§ **Problem to work on**
Copy out the items word for word, starting at the line that contains "How great is" and going through the end of the items. Leave the pictures out.

§ **Recorded information**

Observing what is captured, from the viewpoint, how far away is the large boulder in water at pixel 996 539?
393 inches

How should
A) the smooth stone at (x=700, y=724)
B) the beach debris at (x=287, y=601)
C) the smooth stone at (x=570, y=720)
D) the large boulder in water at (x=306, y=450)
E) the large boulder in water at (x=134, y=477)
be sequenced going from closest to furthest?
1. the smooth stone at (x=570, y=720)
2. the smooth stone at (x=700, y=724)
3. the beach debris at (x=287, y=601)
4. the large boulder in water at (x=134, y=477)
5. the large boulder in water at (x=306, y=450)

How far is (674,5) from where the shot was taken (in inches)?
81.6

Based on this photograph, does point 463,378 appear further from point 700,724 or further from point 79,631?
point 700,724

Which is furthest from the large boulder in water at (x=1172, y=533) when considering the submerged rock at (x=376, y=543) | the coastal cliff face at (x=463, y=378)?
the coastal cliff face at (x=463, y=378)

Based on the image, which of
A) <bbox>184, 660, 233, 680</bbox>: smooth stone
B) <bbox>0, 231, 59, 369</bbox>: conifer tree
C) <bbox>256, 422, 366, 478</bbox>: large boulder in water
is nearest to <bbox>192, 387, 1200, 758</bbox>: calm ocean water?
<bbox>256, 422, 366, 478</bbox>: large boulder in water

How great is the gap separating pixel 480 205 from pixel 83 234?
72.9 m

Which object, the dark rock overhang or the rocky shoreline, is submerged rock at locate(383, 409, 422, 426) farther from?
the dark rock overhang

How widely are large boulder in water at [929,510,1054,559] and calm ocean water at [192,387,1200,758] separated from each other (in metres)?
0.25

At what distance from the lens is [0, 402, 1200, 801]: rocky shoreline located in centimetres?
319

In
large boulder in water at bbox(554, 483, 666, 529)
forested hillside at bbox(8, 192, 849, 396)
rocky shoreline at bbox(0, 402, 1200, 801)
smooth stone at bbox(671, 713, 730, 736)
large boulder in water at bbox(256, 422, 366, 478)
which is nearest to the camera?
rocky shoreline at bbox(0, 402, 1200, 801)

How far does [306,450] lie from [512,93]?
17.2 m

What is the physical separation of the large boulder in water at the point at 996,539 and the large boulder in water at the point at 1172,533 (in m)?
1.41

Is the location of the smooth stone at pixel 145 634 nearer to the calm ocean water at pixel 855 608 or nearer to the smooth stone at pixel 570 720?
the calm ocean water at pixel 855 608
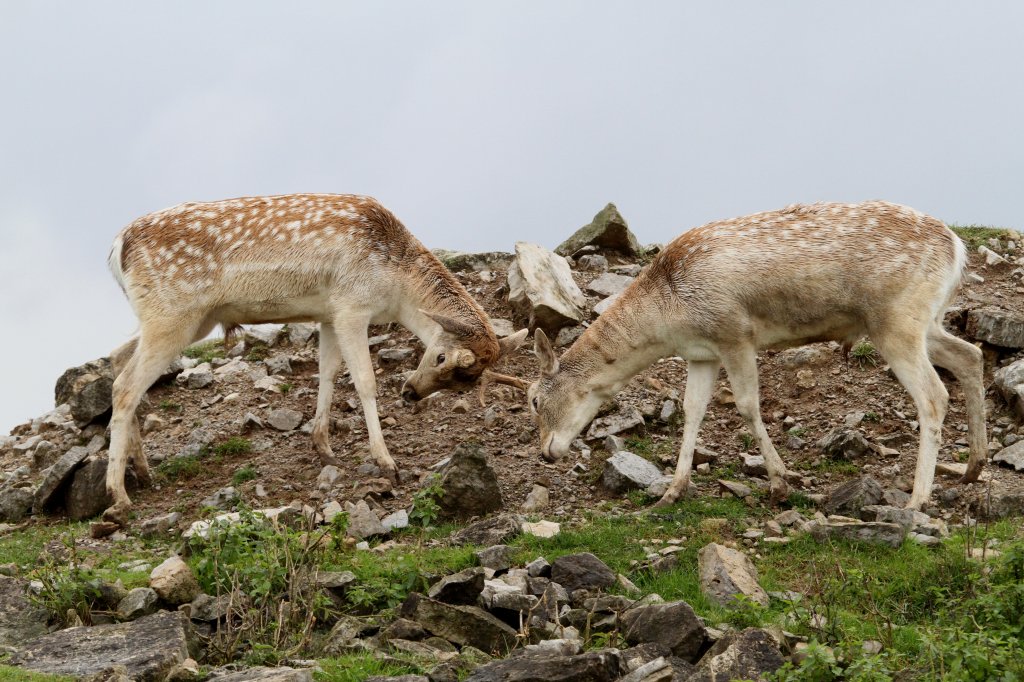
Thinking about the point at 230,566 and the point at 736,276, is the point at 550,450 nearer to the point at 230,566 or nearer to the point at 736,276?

§ **Correct answer**
How great is the gap separating pixel 480 205 from pixel 83 234?
72.9 m

Which object, the dark rock overhang or the rocky shoreline, is submerged rock at locate(383, 409, 422, 426) farther from?
the dark rock overhang

How widely are large boulder in water at [929,510,1054,559] and calm ocean water at [192,387,1200,758] separated from each other (in metres)?
0.25

At what distance from the lens is [0, 402, 1200, 801]: rocky shoreline located in centimetres?
319

In
large boulder in water at bbox(554, 483, 666, 529)
forested hillside at bbox(8, 192, 849, 396)
rocky shoreline at bbox(0, 402, 1200, 801)
smooth stone at bbox(671, 713, 730, 736)
large boulder in water at bbox(256, 422, 366, 478)
which is nearest to the camera?
rocky shoreline at bbox(0, 402, 1200, 801)

How far does [306,450] lie from [512,93]?
17.2 m

What is the physical separation of the large boulder in water at the point at 996,539 and the large boulder in water at the point at 1172,533 (in m)?
1.41

Is the location of the smooth stone at pixel 145 634 nearer to the calm ocean water at pixel 855 608 or nearer to the smooth stone at pixel 570 720?
the calm ocean water at pixel 855 608
Thinking about the point at 230,566 and the point at 736,276, is the point at 550,450 nearer to the point at 230,566 or nearer to the point at 736,276?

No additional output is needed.